» PROBLEM TO SOLVE
Each of the lines below must be restated exactly.

Stored data:
-----

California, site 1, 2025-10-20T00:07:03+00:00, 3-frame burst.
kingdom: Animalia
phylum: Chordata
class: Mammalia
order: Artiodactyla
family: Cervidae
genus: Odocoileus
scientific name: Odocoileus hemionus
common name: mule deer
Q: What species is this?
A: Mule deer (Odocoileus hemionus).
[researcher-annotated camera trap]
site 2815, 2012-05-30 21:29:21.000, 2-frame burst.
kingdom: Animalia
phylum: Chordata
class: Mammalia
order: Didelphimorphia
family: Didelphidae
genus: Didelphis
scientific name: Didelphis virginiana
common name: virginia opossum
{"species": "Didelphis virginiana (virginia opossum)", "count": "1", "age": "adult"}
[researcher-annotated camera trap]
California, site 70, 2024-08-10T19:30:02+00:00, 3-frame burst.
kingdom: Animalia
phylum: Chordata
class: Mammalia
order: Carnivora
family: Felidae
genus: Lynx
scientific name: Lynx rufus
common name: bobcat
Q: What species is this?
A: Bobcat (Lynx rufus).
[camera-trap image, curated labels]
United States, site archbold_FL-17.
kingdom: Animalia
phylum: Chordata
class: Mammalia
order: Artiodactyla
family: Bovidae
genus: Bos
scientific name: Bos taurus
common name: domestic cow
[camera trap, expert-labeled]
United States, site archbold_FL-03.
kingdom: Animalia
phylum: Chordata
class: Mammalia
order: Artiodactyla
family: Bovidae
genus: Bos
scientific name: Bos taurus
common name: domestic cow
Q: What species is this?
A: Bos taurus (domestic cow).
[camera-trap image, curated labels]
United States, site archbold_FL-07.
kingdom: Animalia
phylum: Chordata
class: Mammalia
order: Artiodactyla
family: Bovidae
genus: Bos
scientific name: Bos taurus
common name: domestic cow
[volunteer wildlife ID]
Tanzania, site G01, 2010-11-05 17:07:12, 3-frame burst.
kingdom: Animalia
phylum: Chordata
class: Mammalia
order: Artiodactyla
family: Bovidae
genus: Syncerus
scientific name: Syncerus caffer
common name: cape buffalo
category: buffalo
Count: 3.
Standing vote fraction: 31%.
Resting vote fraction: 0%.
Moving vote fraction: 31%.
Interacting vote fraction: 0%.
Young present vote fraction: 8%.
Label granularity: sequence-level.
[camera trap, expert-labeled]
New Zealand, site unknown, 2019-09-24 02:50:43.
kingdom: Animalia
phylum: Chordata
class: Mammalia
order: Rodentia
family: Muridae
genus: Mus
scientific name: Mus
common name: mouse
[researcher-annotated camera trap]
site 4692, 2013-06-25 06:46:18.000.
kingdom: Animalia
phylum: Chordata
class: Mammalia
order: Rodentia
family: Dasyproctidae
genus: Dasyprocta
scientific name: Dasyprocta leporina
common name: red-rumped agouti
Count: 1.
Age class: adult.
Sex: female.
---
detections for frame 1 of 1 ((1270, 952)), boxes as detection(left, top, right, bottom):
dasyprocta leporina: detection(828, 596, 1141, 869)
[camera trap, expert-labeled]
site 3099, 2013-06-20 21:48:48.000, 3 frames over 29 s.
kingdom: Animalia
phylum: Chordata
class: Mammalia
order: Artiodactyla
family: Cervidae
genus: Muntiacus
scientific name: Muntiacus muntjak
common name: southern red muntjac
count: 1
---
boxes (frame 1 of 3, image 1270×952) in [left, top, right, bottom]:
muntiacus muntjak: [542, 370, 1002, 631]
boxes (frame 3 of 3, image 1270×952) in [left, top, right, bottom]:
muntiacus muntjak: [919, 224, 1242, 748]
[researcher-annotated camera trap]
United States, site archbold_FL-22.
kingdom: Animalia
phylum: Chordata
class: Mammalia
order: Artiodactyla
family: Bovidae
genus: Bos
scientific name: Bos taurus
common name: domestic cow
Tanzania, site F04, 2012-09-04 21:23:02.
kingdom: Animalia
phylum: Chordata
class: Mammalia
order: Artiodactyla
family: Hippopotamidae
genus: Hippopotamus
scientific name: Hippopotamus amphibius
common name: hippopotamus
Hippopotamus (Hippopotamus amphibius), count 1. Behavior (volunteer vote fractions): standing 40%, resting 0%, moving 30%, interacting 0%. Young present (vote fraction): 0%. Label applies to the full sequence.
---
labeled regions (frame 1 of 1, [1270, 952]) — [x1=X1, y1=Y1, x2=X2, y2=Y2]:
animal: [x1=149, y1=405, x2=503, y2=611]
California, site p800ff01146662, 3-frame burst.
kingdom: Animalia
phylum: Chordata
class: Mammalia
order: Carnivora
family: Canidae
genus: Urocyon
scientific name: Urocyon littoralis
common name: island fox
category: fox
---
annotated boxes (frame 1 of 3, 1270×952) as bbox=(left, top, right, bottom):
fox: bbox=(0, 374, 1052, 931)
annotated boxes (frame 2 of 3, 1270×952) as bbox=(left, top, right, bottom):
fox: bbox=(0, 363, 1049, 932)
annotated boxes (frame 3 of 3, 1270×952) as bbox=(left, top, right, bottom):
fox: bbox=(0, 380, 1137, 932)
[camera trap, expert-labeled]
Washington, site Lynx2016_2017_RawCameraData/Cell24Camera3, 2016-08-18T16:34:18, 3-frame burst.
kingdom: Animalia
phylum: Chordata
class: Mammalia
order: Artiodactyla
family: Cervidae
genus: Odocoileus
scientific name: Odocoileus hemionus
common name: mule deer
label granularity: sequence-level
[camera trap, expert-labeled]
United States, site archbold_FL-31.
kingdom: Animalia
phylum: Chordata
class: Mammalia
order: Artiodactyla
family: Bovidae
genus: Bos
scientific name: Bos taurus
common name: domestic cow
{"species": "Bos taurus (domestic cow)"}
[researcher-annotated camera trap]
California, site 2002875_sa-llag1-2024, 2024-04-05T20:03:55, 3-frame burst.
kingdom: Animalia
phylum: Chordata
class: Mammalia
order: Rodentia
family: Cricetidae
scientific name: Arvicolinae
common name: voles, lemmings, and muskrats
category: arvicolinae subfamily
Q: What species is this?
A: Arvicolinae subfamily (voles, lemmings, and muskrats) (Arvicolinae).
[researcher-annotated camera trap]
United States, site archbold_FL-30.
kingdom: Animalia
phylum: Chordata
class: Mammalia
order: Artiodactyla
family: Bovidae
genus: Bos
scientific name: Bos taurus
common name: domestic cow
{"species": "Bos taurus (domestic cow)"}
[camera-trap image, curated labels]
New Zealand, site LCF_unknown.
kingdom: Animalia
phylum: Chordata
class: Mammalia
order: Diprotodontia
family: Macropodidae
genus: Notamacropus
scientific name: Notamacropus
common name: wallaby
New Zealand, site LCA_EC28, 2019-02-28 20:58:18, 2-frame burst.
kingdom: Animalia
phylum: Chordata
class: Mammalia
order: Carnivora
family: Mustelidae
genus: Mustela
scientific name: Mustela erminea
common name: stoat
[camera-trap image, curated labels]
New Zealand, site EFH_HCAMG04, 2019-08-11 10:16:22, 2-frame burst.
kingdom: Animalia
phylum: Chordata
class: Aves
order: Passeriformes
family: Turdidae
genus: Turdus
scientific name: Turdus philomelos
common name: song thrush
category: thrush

-----

» WRITTEN REPLY
California, site 1, 2025-10-20T00:07:03+00:00, 3-frame burst.
kingdom: Animalia
phylum: Chordata
class: Mammalia
order: Artiodactyla
family: Cervidae
genus: Odocoileus
scientific name: Odocoileus hemionus
common name: mule deer
Q: What species is this?
A: Mule deer (Odocoileus hemionus).
[researcher-annotated camera trap]
site 2815, 2012-05-30 21:29:21.000, 2-frame burst.
kingdom: Animalia
phylum: Chordata
class: Mammalia
order: Didelphimorphia
family: Didelphidae
genus: Didelphis
scientific name: Didelphis virginiana
common name: virginia opossum
{"species": "Didelphis virginiana (virginia opossum)", "count": "1", "age": "adult"}
[researcher-annotated camera trap]
California, site 70, 2024-08-10T19:30:02+00:00, 3-frame burst.
kingdom: Animalia
phylum: Chordata
class: Mammalia
order: Carnivora
family: Felidae
genus: Lynx
scientific name: Lynx rufus
common name: bobcat
Q: What species is this?
A: Bobcat (Lynx rufus).
[camera-trap image, curated labels]
United States, site archbold_FL-17.
kingdom: Animalia
phylum: Chordata
class: Mammalia
order: Artiodactyla
family: Bovidae
genus: Bos
scientific name: Bos taurus
common name: domestic cow
[camera trap, expert-labeled]
United States, site archbold_FL-03.
kingdom: Animalia
phylum: Chordata
class: Mammalia
order: Artiodactyla
family: Bovidae
genus: Bos
scientific name: Bos taurus
common name: domestic cow
Q: What species is this?
A: Bos taurus (domestic cow).
[camera-trap image, curated labels]
United States, site archbold_FL-07.
kingdom: Animalia
phylum: Chordata
class: Mammalia
order: Artiodactyla
family: Bovidae
genus: Bos
scientific name: Bos taurus
common name: domestic cow
[volunteer wildlife ID]
Tanzania, site G01, 2010-11-05 17:07:12, 3-frame burst.
kingdom: Animalia
phylum: Chordata
class: Mammalia
order: Artiodactyla
family: Bovidae
genus: Syncerus
scientific name: Syncerus caffer
common name: cape buffalo
category: buffalo
Count: 3.
Standing vote fraction: 31%.
Resting vote fraction: 0%.
Moving vote fraction: 31%.
Interacting vote fraction: 0%.
Young present vote fraction: 8%.
Label granularity: sequence-level.
[camera trap, expert-labeled]
New Zealand, site unknown, 2019-09-24 02:50:43.
kingdom: Animalia
phylum: Chordata
class: Mammalia
order: Rodentia
family: Muridae
genus: Mus
scientific name: Mus
common name: mouse
[researcher-annotated camera trap]
site 4692, 2013-06-25 06:46:18.000.
kingdom: Animalia
phylum: Chordata
class: Mammalia
order: Rodentia
family: Dasyproctidae
genus: Dasyprocta
scientific name: Dasyprocta leporina
common name: red-rumped agouti
Count: 1.
Age class: adult.
Sex: female.
---
detections for frame 1 of 1 ((1270, 952)), boxes as detection(left, top, right, bottom):
dasyprocta leporina: detection(828, 596, 1141, 869)
[camera trap, expert-labeled]
site 3099, 2013-06-20 21:48:48.000, 3 frames over 29 s.
kingdom: Animalia
phylum: Chordata
class: Mammalia
order: Artiodactyla
family: Cervidae
genus: Muntiacus
scientific name: Muntiacus muntjak
common name: southern red muntjac
count: 1
---
boxes (frame 1 of 3, image 1270×952) in [left, top, right, bottom]:
muntiacus muntjak: [542, 370, 1002, 631]
boxes (frame 3 of 3, image 1270×952) in [left, top, right, bottom]:
muntiacus muntjak: [919, 224, 1242, 748]
[researcher-annotated camera trap]
United States, site archbold_FL-22.
kingdom: Animalia
phylum: Chordata
class: Mammalia
order: Artiodactyla
family: Bovidae
genus: Bos
scientific name: Bos taurus
common name: domestic cow
Tanzania, site F04, 2012-09-04 21:23:02.
kingdom: Animalia
phylum: Chordata
class: Mammalia
order: Artiodactyla
family: Hippopotamidae
genus: Hippopotamus
scientific name: Hippopotamus amphibius
common name: hippopotamus
Hippopotamus (Hippopotamus amphibius), count 1. Behavior (volunteer vote fractions): standing 40%, resting 0%, moving 30%, interacting 0%. Young present (vote fraction): 0%. Label applies to the full sequence.
---
labeled regions (frame 1 of 1, [1270, 952]) — [x1=X1, y1=Y1, x2=X2, y2=Y2]:
animal: [x1=149, y1=405, x2=503, y2=611]
California, site p800ff01146662, 3-frame burst.
kingdom: Animalia
phylum: Chordata
class: Mammalia
order: Carnivora
family: Canidae
genus: Urocyon
scientific name: Urocyon littoralis
common name: island fox
category: fox
---
annotated boxes (frame 1 of 3, 1270×952) as bbox=(left, top, right, bottom):
fox: bbox=(0, 374, 1052, 931)
annotated boxes (frame 2 of 3, 1270×952) as bbox=(left, top, right, bottom):
fox: bbox=(0, 363, 1049, 932)
annotated boxes (frame 3 of 3, 1270×952) as bbox=(left, top, right, bottom):
fox: bbox=(0, 380, 1137, 932)
[camera trap, expert-labeled]
Washington, site Lynx2016_2017_RawCameraData/Cell24Camera3, 2016-08-18T16:34:18, 3-frame burst.
kingdom: Animalia
phylum: Chordata
class: Mammalia
order: Artiodactyla
family: Cervidae
genus: Odocoileus
scientific name: Odocoileus hemionus
common name: mule deer
label granularity: sequence-level
[camera trap, expert-labeled]
United States, site archbold_FL-31.
kingdom: Animalia
phylum: Chordata
class: Mammalia
order: Artiodactyla
family: Bovidae
genus: Bos
scientific name: Bos taurus
common name: domestic cow
{"species": "Bos taurus (domestic cow)"}
[researcher-annotated camera trap]
California, site 2002875_sa-llag1-2024, 2024-04-05T20:03:55, 3-frame burst.
kingdom: Animalia
phylum: Chordata
class: Mammalia
order: Rodentia
family: Cricetidae
scientific name: Arvicolinae
common name: voles, lemmings, and muskrats
category: arvicolinae subfamily
Q: What species is this?
A: Arvicolinae subfamily (voles, lemmings, and muskrats) (Arvicolinae).
[researcher-annotated camera trap]
United States, site archbold_FL-30.
kingdom: Animalia
phylum: Chordata
class: Mammalia
order: Artiodactyla
family: Bovidae
genus: Bos
scientific name: Bos taurus
common name: domestic cow
{"species": "Bos taurus (domestic cow)"}
[camera-trap image, curated labels]
New Zealand, site LCF_unknown.
kingdom: Animalia
phylum: Chordata
class: Mammalia
order: Diprotodontia
family: Macropodidae
genus: Notamacropus
scientific name: Notamacropus
common name: wallaby
New Zealand, site LCA_EC28, 2019-02-28 20:58:18, 2-frame burst.
kingdom: Animalia
phylum: Chordata
class: Mammalia
order: Carnivora
family: Mustelidae
genus: Mustela
scientific name: Mustela erminea
common name: stoat
[camera-trap image, curated labels]
New Zealand, site EFH_HCAMG04, 2019-08-11 10:16:22, 2-frame burst.
kingdom: Animalia
phylum: Chordata
class: Aves
order: Passeriformes
family: Turdidae
genus: Turdus
scientific name: Turdus philomelos
common name: song thrush
category: thrush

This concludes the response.